From 'The second Taranaki war', URL: https://nzhistory.govt.nz/war/taranaki-wars/second-taranaki-war, (Ministry for Culture and Heritage), updated 9-Apr-2019
On 12 March 1863, 300 men of the 57th Regiment evicted Māori from land they had occupied at Tātaraimaka, 20 km south-west of New Plymouth. The tribes occupying the land – Te Ātiawa, Taranaki, Ngāti Ruanui, Ngāti Rauru and Whanganui – viewed this as an act of war.
With plans for an invasion of Waikato well under way, Governor George Grey was keen to resolve the conflict in Taranaki. In April 1863 he was preparing to return the disputed land at Waitara, although this was not communicated to Māori. On 4 May nine of the ten soldiers in a small British party were killed in an ambush near Ōakura. Grey blamed the Kīngitanga, which he claimed was also planning a ‘bloodthirsty’ assault on Auckland. A request for three additional regiments was sent to the Colonial Office in London. Troops who had been moved to Auckland to help build a road to the Waikato River were recalled to New Plymouth. Settler volunteers and militia were called up, including a new unit, the Taranaki Bush Rangers.

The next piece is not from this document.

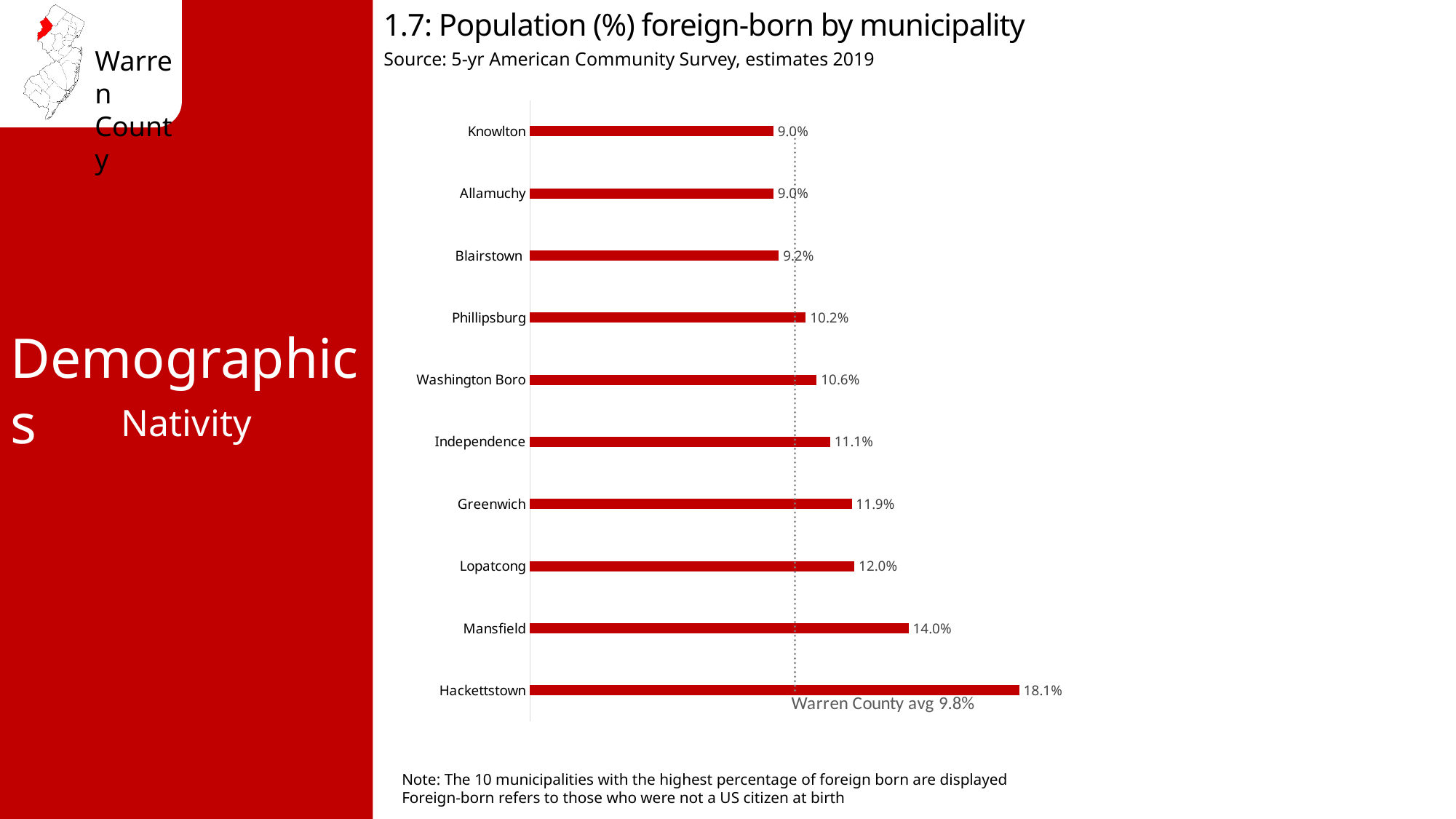
What is the percentage of foreign-born population in Washington Boro? 10.6% Which has a higher foreign-born percentage, Greenwich or Independence? Greenwich What is the percentage of foreign-born population in Hackettstown? 18.1% What is the difference in foreign-born percentage between Lopatcong and Blairstown? 2.8% What type of chart is used to show foreign-born population by municipality? Bar chart What is the percentage of foreign-born population in Phillipsburg? 10.2% What is the difference in foreign-born percentage between Hackettstown and Mansfield? 4.1% What is the Warren County average foreign-born percentage shown by the dotted line? 9.8% Which has a higher foreign-born percentage, Mansfield or Lopatcong? Mansfield What is the source of the data in the chart? 5-yr American Community Survey, estimates 2019 How many municipalities are shown in the chart? 10 Which municipality has the highest percentage of foreign-born population? Hackettstown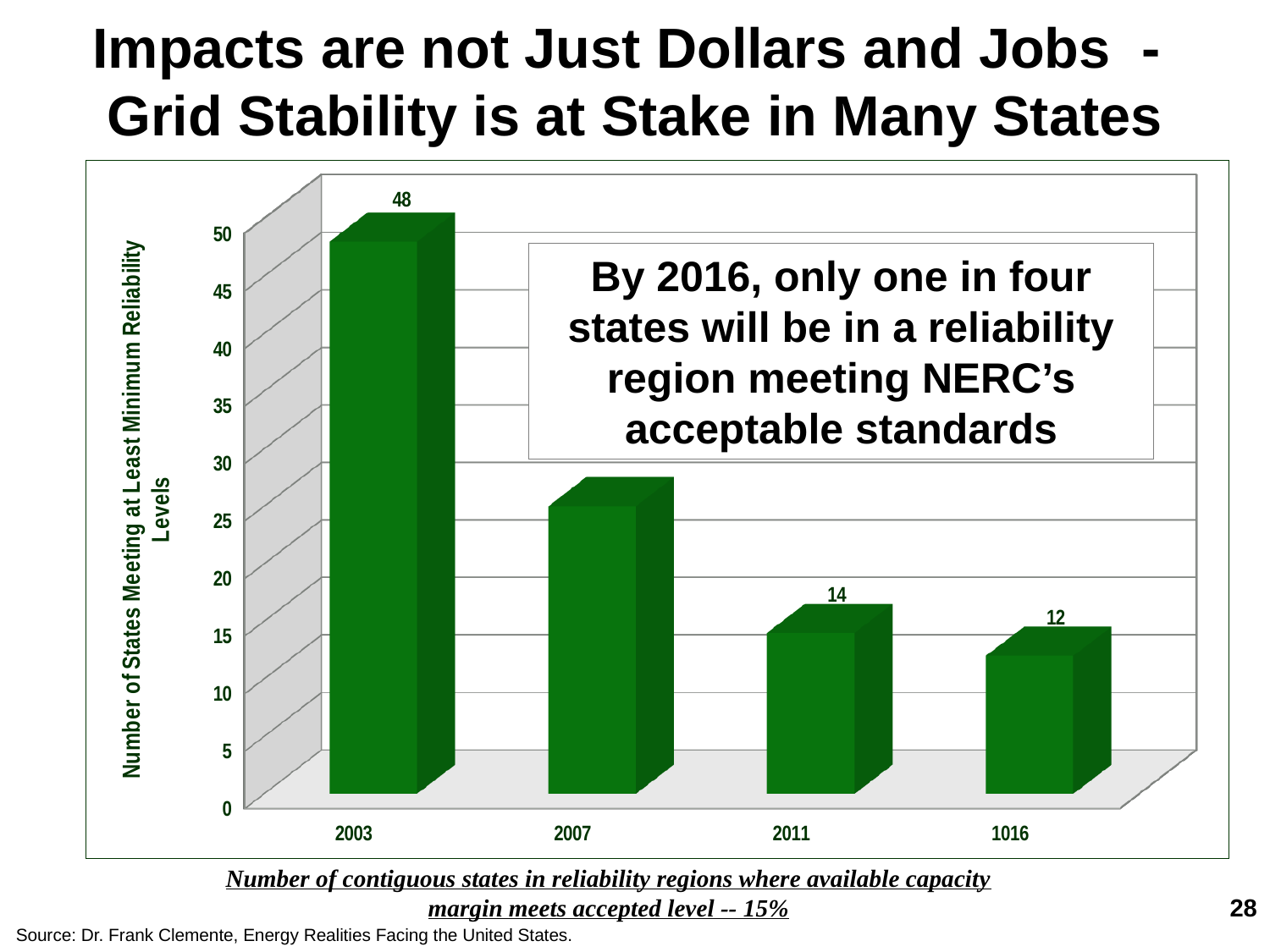
Is the value for 2007 greater or less than 20? greater What kind of chart is shown? bar chart Is the value for 2007 greater or less than 30? less What is the value for the last category on the x axis (labelled 1016)? 12 What is the value for 2003? 48 What is the difference between the values for 2011 and 1016? 2 Which is larger, the value for 2003 or the value for 2007? 2003 Which category has the lowest value? 1016 How many categories are shown on the x axis? 4 What is the value for 2011? 14 What is the difference between the values for 2003 and 2011? 34 Which category has the highest value? 2003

Grey now adopted a ‘carrot and stick’ strategy. Shortly after the ambush at Ōakura, he renounced the government’s claim to Waitara while planning to evict the 50 Maori who were still camped at Tātaraimaka. On 4 June, 870 men led by the British commander, Lieutenant-General Duncan Cameron, overwhelmed the small Māori force occupying a pā above the Katikara River, killing half of them. Grey watched with interest from HMS Eclipse. Satisfied that the immediate danger in Taranaki had passed, Grey turned his attention to Waikato. Many of the troops in Taranaki were sent back to Auckland and the British abandoned their position at Fort St George in the Tātaraimaka block.